*Source document*.
Yeah something like this would be fine (and welcome). And we can
remove the XXX comment in there too. I would suggest 64 being a
reasonable value simply because that's what direct IO does.

Implementation-wise, why not just break "len" into chunks in the
top level function rather than add branches all down the call
chain?

2009-06-24 13:46:19

by Brice Goglin

[permalink] [raw]

Subject: Re: [RFC] x86: gup_fast() batch limit

Any news about this patch?

Brice

Nick Piggin wrote:
> On Saturday 28 March 2009 23:46:14 Peter Zijlstra wrote:
>
>> On Sat, 2009-03-28 at 13:22 +0100, Peter Zijlstra wrote:
>>
>>> I'm not really trusting my brain today, but something like the below
>>> should work I think.
>>>
>>> Nick, any thoughts?
>>>
>>> Not-Signed-off-by: Peter Zijlstra <[email protected]>
>>> ---
>>> arch/x86/mm/gup.c | 24 +++++++++++++++++++++---
>>> 1 files changed, 21 insertions(+), 3 deletions(-)

*Data section*.
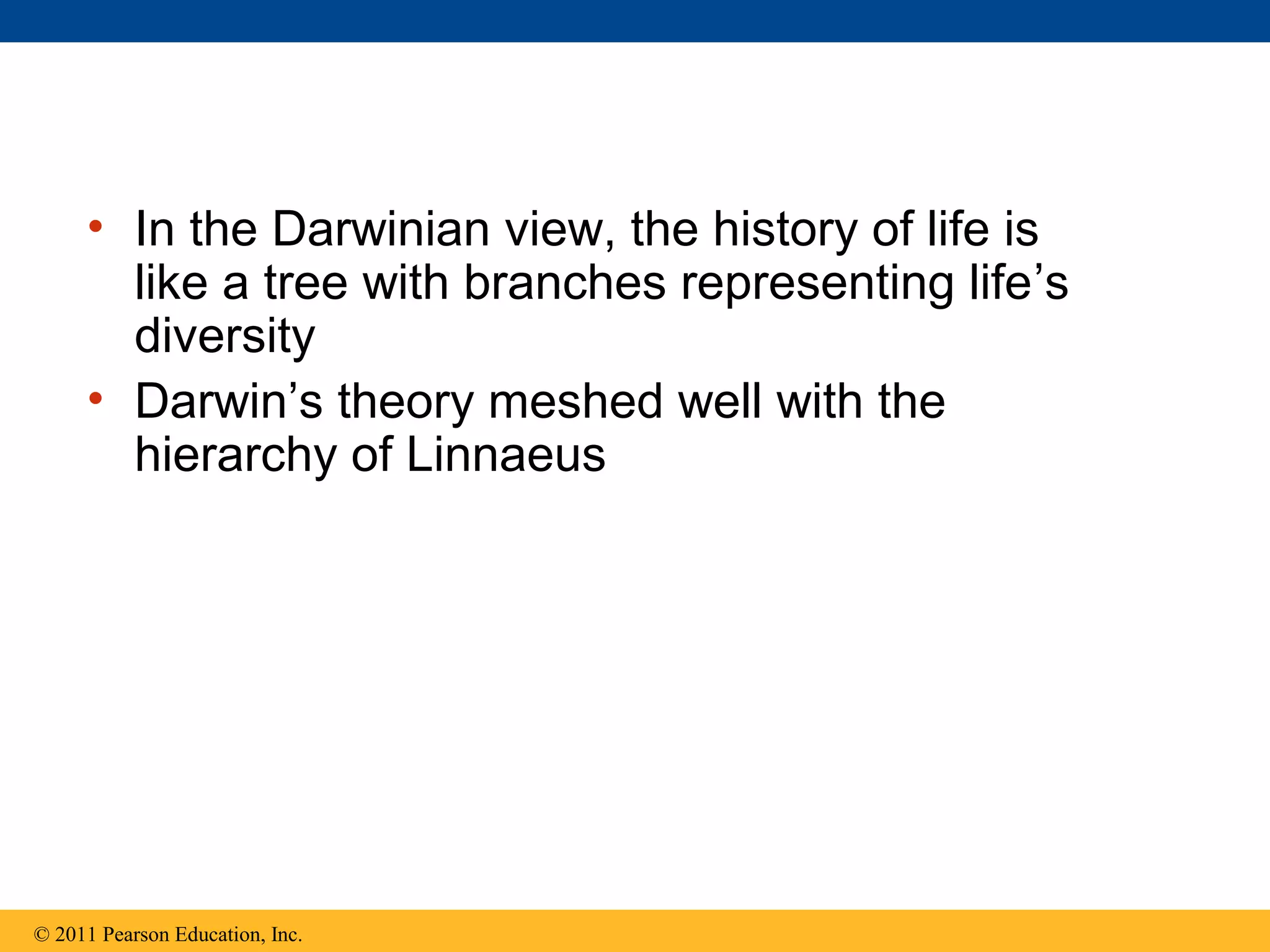 • In the Darwinian view, the history of life is like a tree with branches representing life’s diversity

• Darwin’s theory meshed well with the hierarchy of Linnaeus

© 2011 Pearson Education, Inc.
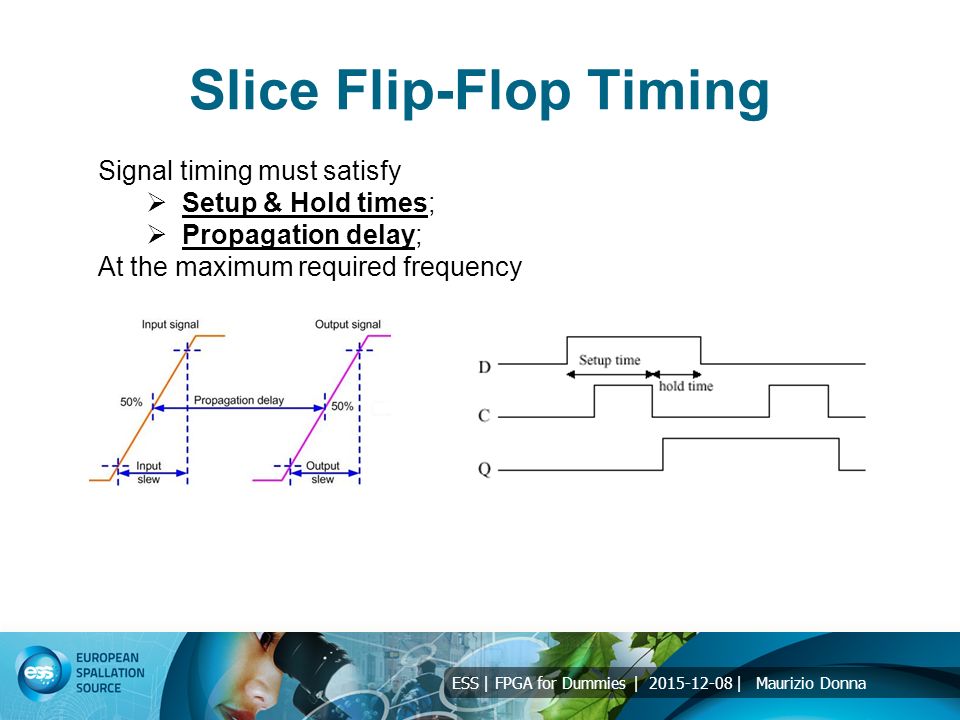 Slice Flip-Flop Timing

Signal timing must satisfy
➢ Setup & Hold times;
➢ Propagation delay;
At the maximum required frequency

Input signal
Output signal
50%
Propagation delay
50%
Input slew
Output slew

D
Setup time
hold time
C
Q

ess EUROPEAN SPALLATION SOURCE

ESS | FPGA for Dummies | 2015-12-08 | Maurizio Donna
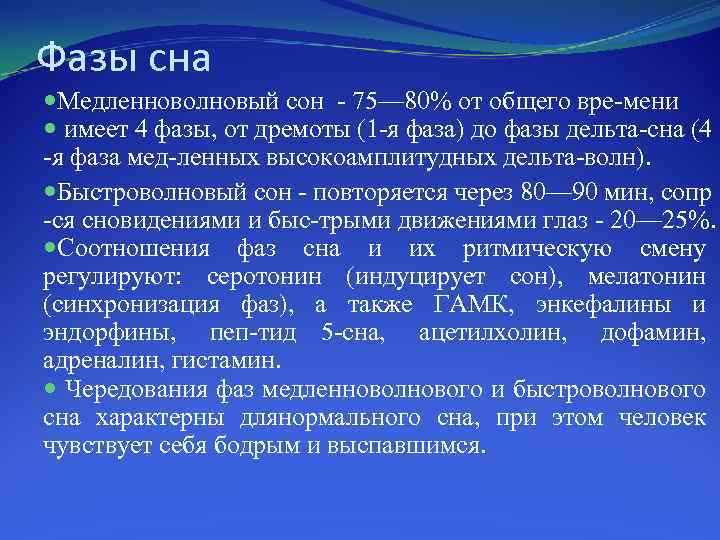 Фазы сна

Медленноволновый сон - 75—80% от общего вре-мени

имеет 4 фазы, от дремоты (1-я фаза) до фазы дельта-сна (4 -я фаза мед-ленных высокоамплитудных дельта-волн).

Быстроволновый сон - повторяется через 80—90 мин, сопр -ся сновидениями и быс-трыми движениями глаз - 20—25%.

Соотношения фаз сна и их ритмическую смену регулируют: серотонин (индуцирует сон), мелатонин (синхронизация фаз), а также ГАМК, энкефалины и эндорфины, пеп-тид 5-сна, ацетилхолин, дофамин, адреналин, гистамин.

Чередования фаз медленноволнового и быстроволнового сна характерны длянормального сна, при этом человек чувствует себя бодрым и выспавшимся.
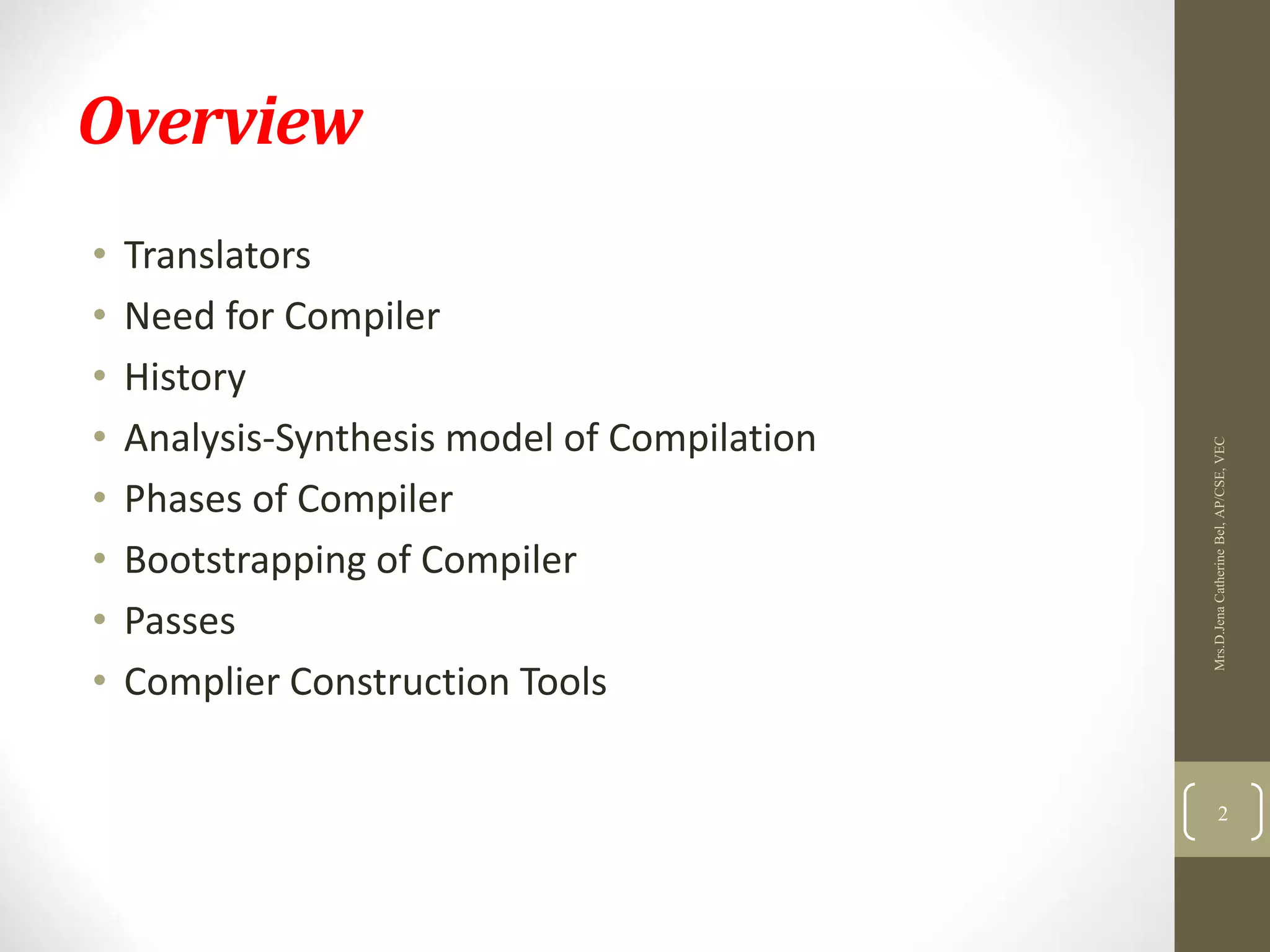 Overview

• Translators
• Need for Compiler
• History
• Analysis-Synthesis model of Compilation
• Phases of Compiler
• Bootstrapping of Compiler
• Passes
• Complier Construction Tools

Mrs.D.Jena Catherine Bel, AP/CSE, VEC

2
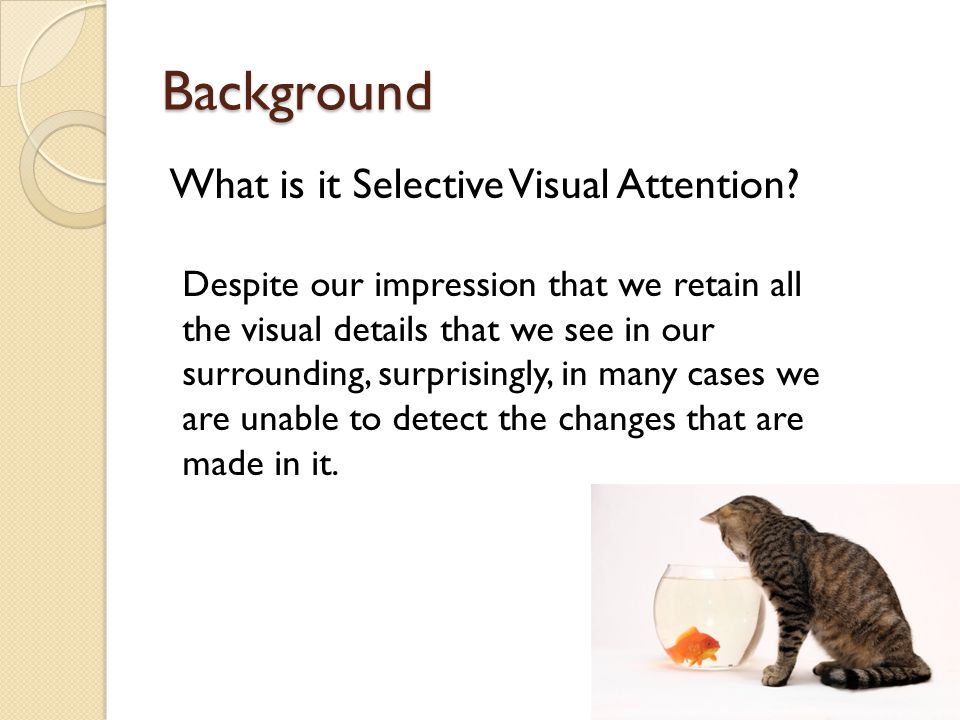 Background

What is it Selective Visual Attention?

Despite our impression that we retain all the visual details that we see in our surrounding, surprisingly, in many cases we are unable to detect the changes that are made in it.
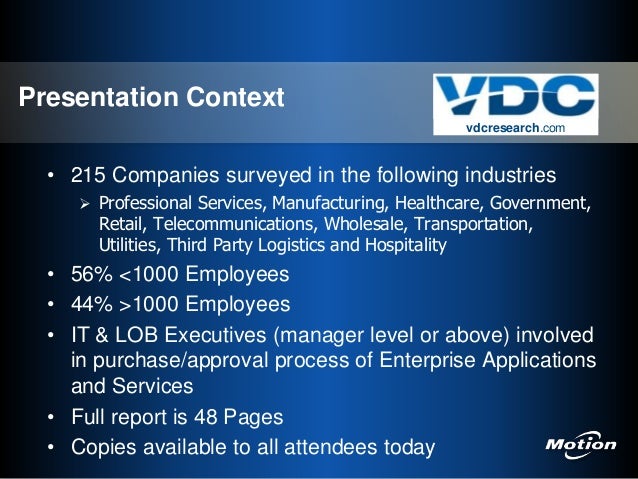 Presentation Context

VDC
vdcresearch.com

• 215 Companies surveyed in the following industries
➢ Professional Services, Manufacturing, Healthcare, Government, Retail, Telecommunications, Wholesale, Transportation, Utilities, Third Party Logistics and Hospitality
• 56% <1000 Employees
• 44% >1000 Employees
• IT & LOB Executives (manager level or above) involved in purchase/approval process of Enterprise Applications and Services
• Full report is 48 Pages
• Copies available to all attendees today

Motion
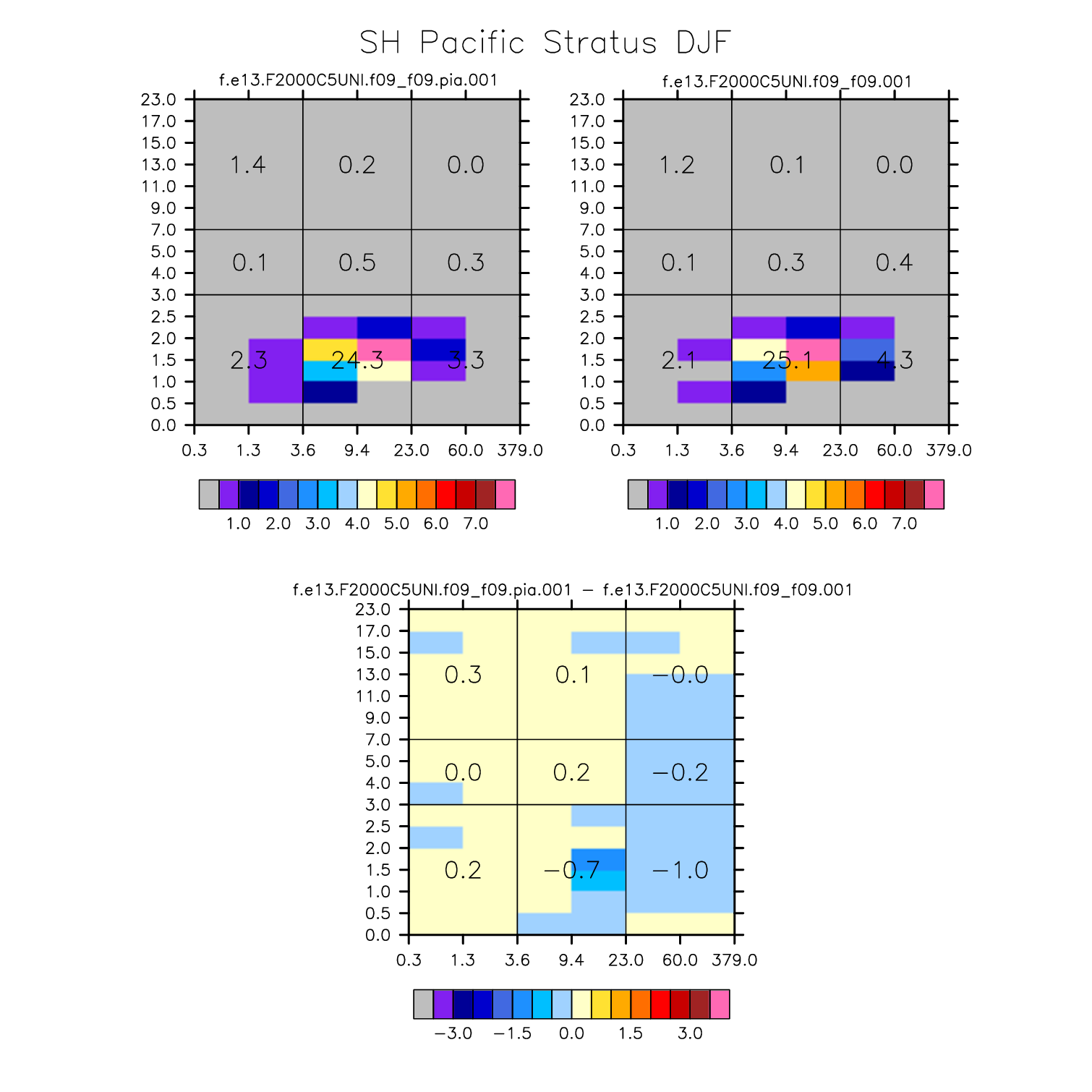 SH Pacific Stratus DJF

f.e13.F2000C5UNI.f09_f09.pia.001

23.0
17.0
15.0
13.0
11.0
9.0
7.0
5.0
4.0
3.0
2.5
2.0
1.5
1.0
0.5
0.0

1.4 0.2 0.0
0.1 0.5 0.3
2.3 24.3 3.3

0.3 1.3 3.6 9.4 23.0 60.0 379.0

1.0 2.0 3.0 4.0 5.0 6.0 7.0

f.e13.F2000C5UNI.f09_f09.001

23.0
17.0
15.0
13.0
11.0
9.0
7.0
5.0
4.0
3.0
2.5
2.0
1.5
1.0
0.5
0.0

1.2 0.1 0.0
0.1 0.3 0.4
2.1 25.1 4.3

0.3 1.3 3.6 9.4 23.0 60.0 379.0

1.0 2.0 3.0 4.0 5.0 6.0 7.0

f.e13.F2000C5UNI.f09_f09.pia.001 − f.e13.F2000C5UNI.f09_f09.001

23.0
17.0
15.0
13.0
11.0
9.0
7.0
5.0
4.0
3.0
2.5
2.0
1.5
1.0
0.5
0.0

0.3 0.1 −0.0
0.0 0.2 −0.2
0.2 −0.7 −1.0

0.3 1.3 3.6 9.4 23.0 60.0 379.0

−3.0 −1.5 0.0 1.5 3.0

*Action item A*. List every person named in the gup_fast() thread, giving each one full name once.
*Action item B*.
Answer these questions using the gup_fast() thread:
(i) What value is suggested as reasonable, and for what stated reason?
(ii) What is the subject line of the message posted on 2009-06-24?
(iii) Which file does the patch change, and how many insertions and deletions does it report?

*Reply A*.
Brice Goglin
Nick Piggin
Peter Zijlstra

*Reply B*.
(i) 64, because that is what direct IO does.
(ii) Re: [RFC] x86: gup_fast() batch limit
(iii) arch/x86/mm/gup.c, with 21 insertions and 3 deletions.